Objectives: To evaluate whether successful, long-term immune reconstitution in vivo can be achieved in end-stage AIDS patients following antiretroviral therapy (ART).
Methods: A 1-year prospective study of changes of CD4+ and CD8+ T-cell surface phenotypes, T-cell receptor (TCR) repertoires and capacity to control in vivo replication of cytomegalovirus (CMV) was performed in five treatment-naive end-stage AIDS patients (median CD4+ T-cell counts of 19 cells/microL) following therapy. Proportions of CD45RA+, CD45RO+ and CD28+ cells within the CD4+ and CD8+ subsets, were determined by flow cytometry. Changes in TCR Vbeta repertoires within the CD4+ and CD8+ T-cell compartments were evaluated using CDR3 spectratyping. CMV replication was determined by a sensitive polymerase chain reaction (PCR) assay using whole blood.
Results: Following ART, proportionate increases in 'naive' (CD45RA+) and 'memory' (CD45RO+) T cells were observed within both CD4+ and CD8+ T-cell subsets, while increased numbers of CD28+ T cells were mainly observed within the CD4+ subset. Diversification of CD4+ and CD8+ TCR repertoires was established concomitantly with renewed in vivo control of CMV replication.

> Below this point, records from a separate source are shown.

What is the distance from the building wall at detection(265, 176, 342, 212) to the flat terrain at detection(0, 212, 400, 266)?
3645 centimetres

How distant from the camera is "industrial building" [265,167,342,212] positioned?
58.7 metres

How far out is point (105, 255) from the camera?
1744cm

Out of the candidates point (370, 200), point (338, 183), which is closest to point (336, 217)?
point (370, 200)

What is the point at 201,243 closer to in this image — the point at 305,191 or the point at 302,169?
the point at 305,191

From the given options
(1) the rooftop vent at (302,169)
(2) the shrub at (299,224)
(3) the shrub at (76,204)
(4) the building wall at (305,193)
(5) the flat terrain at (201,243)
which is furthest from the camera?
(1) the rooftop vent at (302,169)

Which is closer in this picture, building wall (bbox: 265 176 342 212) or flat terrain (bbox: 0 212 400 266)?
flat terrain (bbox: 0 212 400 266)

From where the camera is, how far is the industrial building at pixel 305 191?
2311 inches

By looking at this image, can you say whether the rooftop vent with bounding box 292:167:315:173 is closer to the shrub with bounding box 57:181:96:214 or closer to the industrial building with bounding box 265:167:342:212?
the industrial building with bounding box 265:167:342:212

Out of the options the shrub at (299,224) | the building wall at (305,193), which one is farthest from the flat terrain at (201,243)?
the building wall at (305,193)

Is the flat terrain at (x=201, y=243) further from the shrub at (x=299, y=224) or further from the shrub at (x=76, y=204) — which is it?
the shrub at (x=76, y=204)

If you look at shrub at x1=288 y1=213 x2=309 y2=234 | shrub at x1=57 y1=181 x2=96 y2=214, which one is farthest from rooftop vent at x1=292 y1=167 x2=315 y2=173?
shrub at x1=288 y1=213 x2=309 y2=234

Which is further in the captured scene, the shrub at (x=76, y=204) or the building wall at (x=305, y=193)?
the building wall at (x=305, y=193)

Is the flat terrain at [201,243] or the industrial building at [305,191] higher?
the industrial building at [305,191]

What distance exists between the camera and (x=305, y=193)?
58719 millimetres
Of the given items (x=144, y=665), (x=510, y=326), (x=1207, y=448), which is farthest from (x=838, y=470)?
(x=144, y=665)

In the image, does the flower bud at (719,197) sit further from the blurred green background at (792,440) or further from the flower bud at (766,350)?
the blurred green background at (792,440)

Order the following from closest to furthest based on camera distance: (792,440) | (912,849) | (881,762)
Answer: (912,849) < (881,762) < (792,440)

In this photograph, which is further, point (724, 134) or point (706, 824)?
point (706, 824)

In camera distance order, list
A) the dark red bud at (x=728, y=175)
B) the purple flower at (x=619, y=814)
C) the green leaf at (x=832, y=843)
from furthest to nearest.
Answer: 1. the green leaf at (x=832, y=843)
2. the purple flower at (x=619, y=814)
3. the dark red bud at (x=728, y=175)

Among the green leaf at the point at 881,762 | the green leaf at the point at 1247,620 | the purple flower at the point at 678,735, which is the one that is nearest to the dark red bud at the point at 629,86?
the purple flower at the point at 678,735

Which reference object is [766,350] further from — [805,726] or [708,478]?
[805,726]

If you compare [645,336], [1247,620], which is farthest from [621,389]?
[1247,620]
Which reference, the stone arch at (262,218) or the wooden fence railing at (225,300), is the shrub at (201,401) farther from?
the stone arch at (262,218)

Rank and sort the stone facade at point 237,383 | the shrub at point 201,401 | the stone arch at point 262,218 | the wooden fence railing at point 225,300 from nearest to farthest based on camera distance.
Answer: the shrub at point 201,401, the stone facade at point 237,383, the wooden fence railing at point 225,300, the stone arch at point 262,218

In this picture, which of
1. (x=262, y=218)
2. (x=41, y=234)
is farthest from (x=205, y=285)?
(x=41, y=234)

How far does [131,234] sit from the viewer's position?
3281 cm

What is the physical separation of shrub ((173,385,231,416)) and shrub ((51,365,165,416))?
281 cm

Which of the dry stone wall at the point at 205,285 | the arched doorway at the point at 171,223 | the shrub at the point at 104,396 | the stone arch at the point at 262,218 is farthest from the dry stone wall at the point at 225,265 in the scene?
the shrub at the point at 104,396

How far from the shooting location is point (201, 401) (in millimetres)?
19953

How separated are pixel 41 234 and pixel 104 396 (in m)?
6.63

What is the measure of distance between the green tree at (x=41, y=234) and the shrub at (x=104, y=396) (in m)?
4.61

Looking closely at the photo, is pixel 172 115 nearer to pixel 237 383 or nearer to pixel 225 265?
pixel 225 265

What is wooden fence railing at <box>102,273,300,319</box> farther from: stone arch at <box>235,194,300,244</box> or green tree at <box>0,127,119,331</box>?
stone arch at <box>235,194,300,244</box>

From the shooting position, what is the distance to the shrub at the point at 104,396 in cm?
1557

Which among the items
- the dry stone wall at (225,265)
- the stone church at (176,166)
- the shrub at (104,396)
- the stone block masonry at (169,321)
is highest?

Conclusions: An important degree of molecular and functional immune recovery is possible in end-stage AIDS patients introduced to therapy. Diversification of TCR repertoires and the in vivo restoration of immunocompetence to control opportunistic infections clearly show that an important degree of molecular immune reconstitution is established following the initiation of ART even in late-stage AIDS.